Discussing firearms in public is fraught with peril. It is a subject I often tread carefully around until I know my audience. I have lost contact with friends and even family over such discussions. I have had all kinds of ugly accusations thrown at me because I defend my Second Amendment rights—such as “Fine, more dead kids, just so you can have your toys!”
Thus, unless I know I am among like-minded friends, discussing the topic gives me heartburn. Nonetheless, here I go again.
I have found that most people are incapable of rational discussion when it comes to firearms. Even if the discussion starts out factually, and matter-of-factly, within a few exchanges things almost invariably deteriorate into a morass of emotion, bad data, and propaganda. It becomes a near Herculean task to formulate a point-by-point refutation when virtually every sentence is inaccurate, misinformed, or simply hysterical.
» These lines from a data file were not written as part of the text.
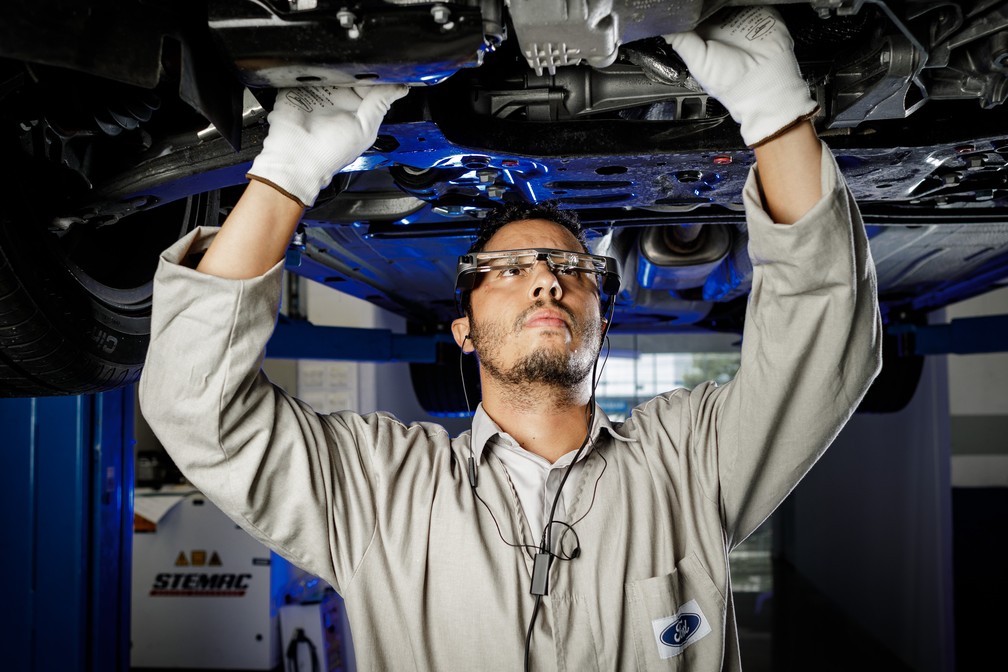Óculos de realidade aumentada da Ford usado no reparo de veículos — Foto: Divulgação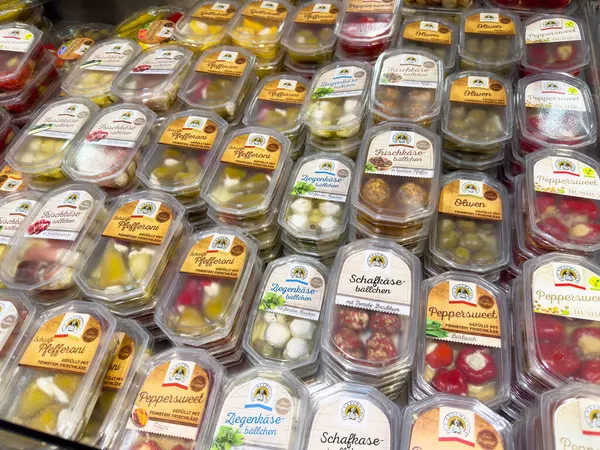 Plastik kaplarda çeşitli peynir ve biberlik seçenekleri.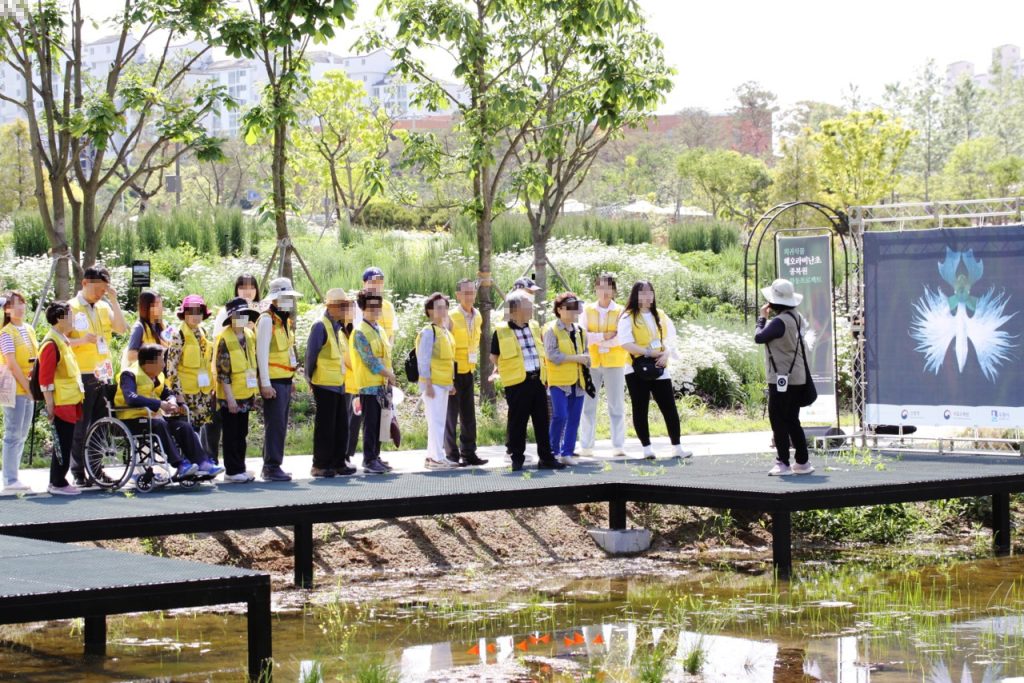 일월수목원을 찾은 관람객들.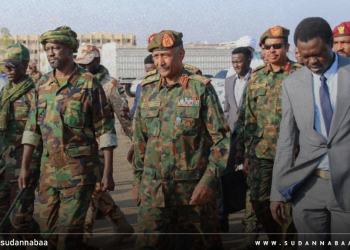 البرهان: نقدم مقترحاً لإرجاع علم السودان القديم الذي رفعه أجدادنا وآباؤنا في زمن الاستقلال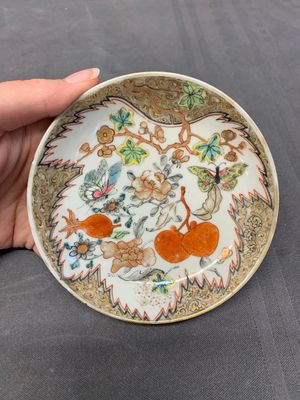 Three Chinese famille rose 'flowers and butterflies' cups and saucers, Yongzheng — photo 8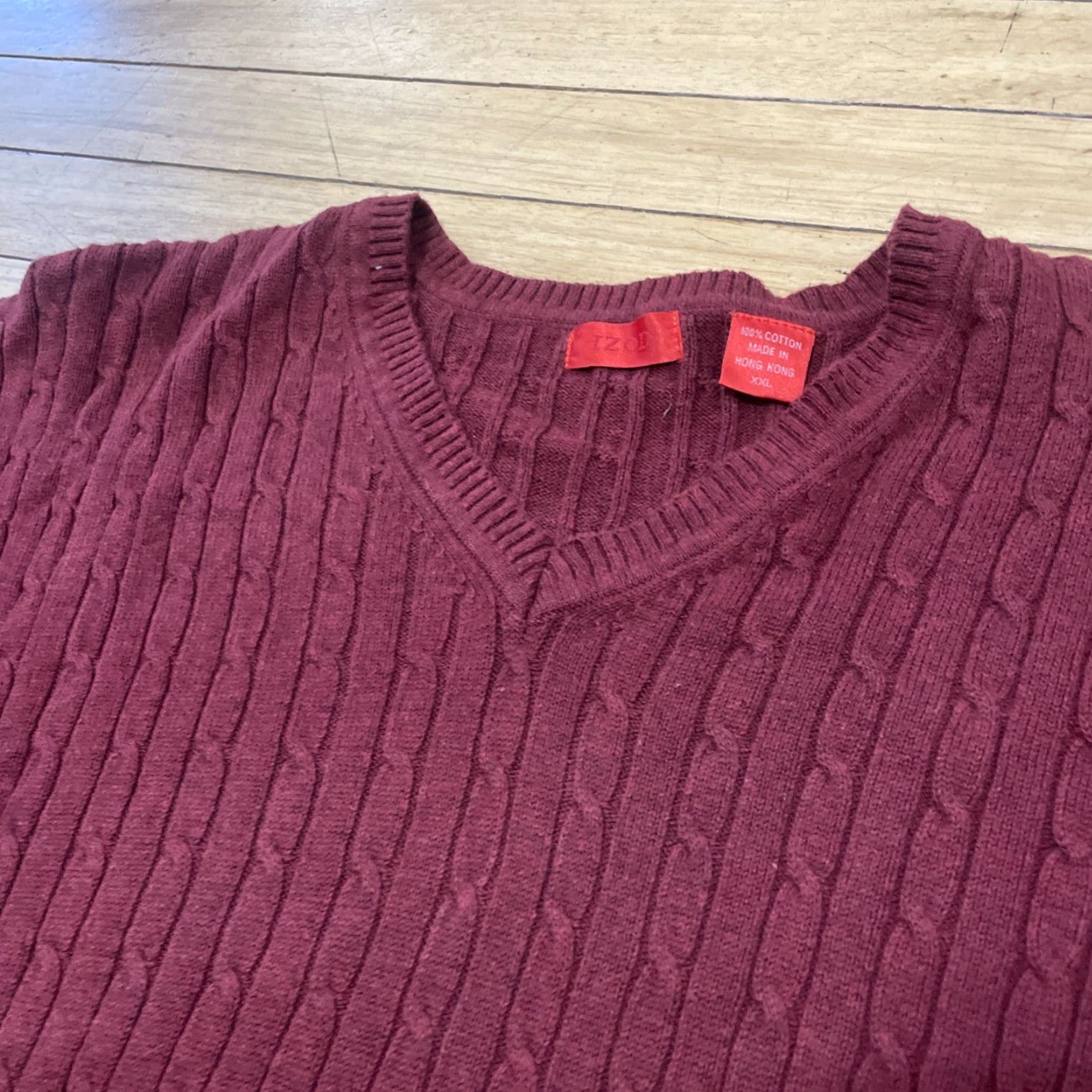 Izod VINTAGE Izod Sweater Men 2XL Cable-Knit V-Neck Maroon Red 80s 90s Old Money Pullover Womens Mens Boys Girls? Size US XXL / EU 58 / 5 - 4 Thumbnail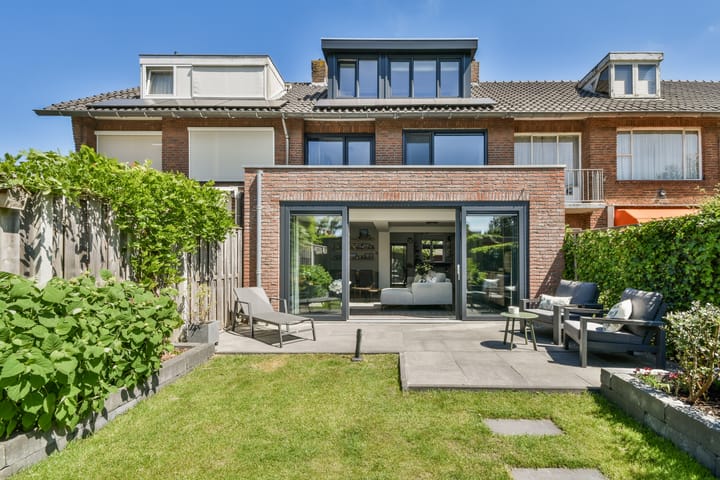 Farmanstraat 2 in Badhoevedorp Foto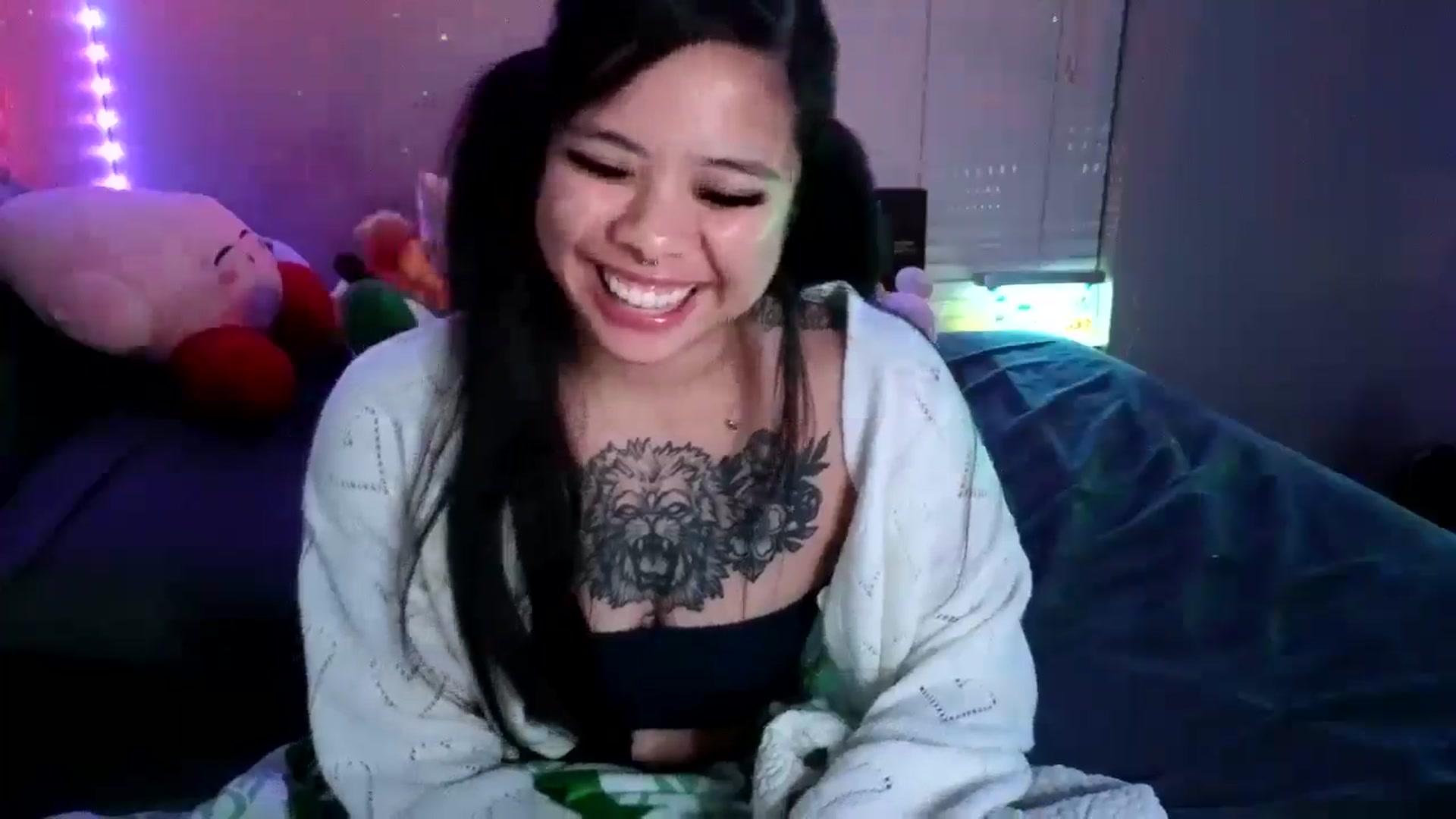 Gallery image thumbnail from dolllface's myfreecams stream on, 08/23/2024, 11:10 image 18 of 20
Even physicians—such highly educated people—are not necessarily capable of logical, rational discussion about firearms. The conversation can rapidly devolve into arguments based on “straw man” fallacies and appeals to emotion, rather than on hard facts and data. Even what actually constitutes “good” data can come under dispute, given the medical community’s propensity for data-padding and lack of academic rigor when it comes to firearms “research”.
One such recent discussion on social media ended for me when the other party resorted to using the words “rocket launcher”. This is not only a logical fallacy called Reductio ad absurdum (or “Appeal to Extremes”) but also, using the words “rocket launcher” has become the gun discussion’s equivalent of invoking Godwin’s Law. And unbeknownst to me at the time, that discussion was with another physician.